Directions for this task: Render every item below as a two-column CSV with the headers text and answer, one row per item. Put each item's text and its answer in their own quoted field, with line breaks replaced by spaces.

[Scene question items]
— Begin —

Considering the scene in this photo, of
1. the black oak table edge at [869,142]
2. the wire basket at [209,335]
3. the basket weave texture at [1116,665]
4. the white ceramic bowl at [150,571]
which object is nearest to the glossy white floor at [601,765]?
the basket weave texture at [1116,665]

— End —

Output:
text,answer
"Considering the scene in this photo, of 1. the black oak table edge at [869,142] 2. the wire basket at [209,335] 3. the basket weave texture at [1116,665] 4. the white ceramic bowl at [150,571] which object is nearest to the glossy white floor at [601,765]?","the basket weave texture at [1116,665]"